YOUR TASKS:
1: Summarize the post on loneliness below in two sentences.
2: Answer these questions from the post on loneliness below:
(a) Up to what percentage of Americans don't feel close to people at a given time?
(b) What does Cole call the change that joining an athletic team or a church can bring about?
(c) In what field did the writer earn an undergraduate degree?
-------- TEXT --------
“How often do you feel close to people?” As many as 30 percent of Americans don’t feel close to people at a given time…
Natural selection favored people who needed people. Humans are vastly more social than most other mammals, even most primates, and to develop what neuroscientists call our social brain, we had to be good at cooperating. To raise our children, with their slow-maturing cerebral cortexes, we needed help from the tribe. To stoke the fires that cooked the meat that gave us the protein that sustained our calorically greedy gray matter, we had to organize night watches. But compared with our predators, we were small and weak. They came after us with swift strides. We ran in a comparative waddle.
So what would happen if one of us wandered off from her little band, or got kicked out of it because she’d slacked off or been caught stealing? She’d find herself alone on the savanna, a fine treat for a bunch of lions. She’d be exposed to attacks from marauders. If her nervous system went into overdrive at perceiving her isolation, well, that would have just sent her scurrying home. Cacioppo thinks we’re hardwired to find life unpleasant outside the safety of trusted friends and family, just as we’re pre-programmed to find certain foods disgusting.
Jay is all about connecting people to people to improve health. It’s a great personal mission.
Good reading. Stuff I kind of knew already—but organized and argued in a way that I hadn’t fully considered. I’m surprised the author didn’t also discuss findings of the Adverse Childhood Experiences studies, given the connection she made between childhood loneliness, chronic illness, and parenting presence being greatly decreased in lower socioeconomic households.
I liked this hopeful ending note:
“But there’s something awe-inspiring about our resilience, too. Put an orphan in foster care, and his brain will repair its missing connections. Teach a lonely person to respond to others without fear and paranoia, and over time, her body will make fewer stress hormones and get less sick from them. Care for a pet or start believing in a supernatural being and your score on the UCLA Loneliness Scale will go down. Even an act as simple as joining an athletic team or a church can lead to what Cole calls ‘molecular remodeling.’”
Human plasticity. So damn cool.
Related but not: I’m always in a constant state of wonder over humans as an organism. It’s amazing to consider how our various biologic systems interact and feedback to each other in response to a myriad of outside factors. I may not have gotten a career directly out of my Human Biology undergraduate degree, but I am comforted by knowing that my life-long geeky passion will never fade.
-------- EXTRACTED INFORMATION --------
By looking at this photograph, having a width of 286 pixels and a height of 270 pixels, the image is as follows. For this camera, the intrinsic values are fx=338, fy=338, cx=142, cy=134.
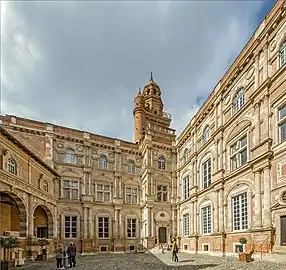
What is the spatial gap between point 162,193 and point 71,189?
9.95m

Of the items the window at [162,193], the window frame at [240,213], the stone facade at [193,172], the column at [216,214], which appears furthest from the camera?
the window at [162,193]

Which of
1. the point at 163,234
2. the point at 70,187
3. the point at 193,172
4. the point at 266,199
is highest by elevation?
the point at 193,172

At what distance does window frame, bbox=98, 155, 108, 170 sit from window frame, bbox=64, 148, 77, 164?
3015 millimetres

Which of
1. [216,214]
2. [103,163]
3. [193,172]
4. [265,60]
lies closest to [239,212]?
[216,214]

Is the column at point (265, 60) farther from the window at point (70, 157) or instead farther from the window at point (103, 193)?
the window at point (103, 193)

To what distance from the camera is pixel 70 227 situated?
34594mm

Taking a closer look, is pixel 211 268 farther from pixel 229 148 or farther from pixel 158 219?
pixel 158 219

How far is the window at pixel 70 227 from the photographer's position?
34.3m

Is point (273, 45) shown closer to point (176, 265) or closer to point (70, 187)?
point (176, 265)

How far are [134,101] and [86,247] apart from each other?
2457 cm

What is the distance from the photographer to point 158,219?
3653 centimetres

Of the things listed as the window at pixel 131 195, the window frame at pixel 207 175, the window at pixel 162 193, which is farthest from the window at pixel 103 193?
the window frame at pixel 207 175

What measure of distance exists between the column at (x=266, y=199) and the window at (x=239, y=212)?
9.13ft

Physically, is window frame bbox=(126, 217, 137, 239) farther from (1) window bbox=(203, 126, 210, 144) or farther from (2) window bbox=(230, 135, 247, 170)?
(2) window bbox=(230, 135, 247, 170)
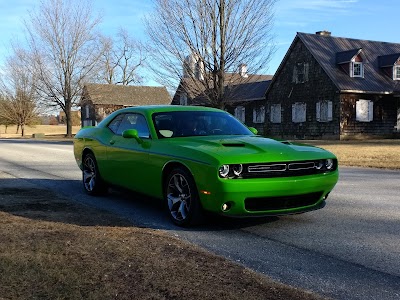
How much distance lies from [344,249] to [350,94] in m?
28.1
--------
ANSWERS:
1: The post quotes an article arguing that natural selection favored humans who needed one another, since cooperation was required to raise children and survive stronger predators, and that Cacioppo thinks we are hardwired to find life unpleasant away from trusted friends and family. The writer calls it good reading, is surprised it leaves out the Adverse Childhood Experiences studies, and praises its hopeful ending about human resilience.

2:
(a) 30 percent
(b) Molecular remodeling
(c) Human Biology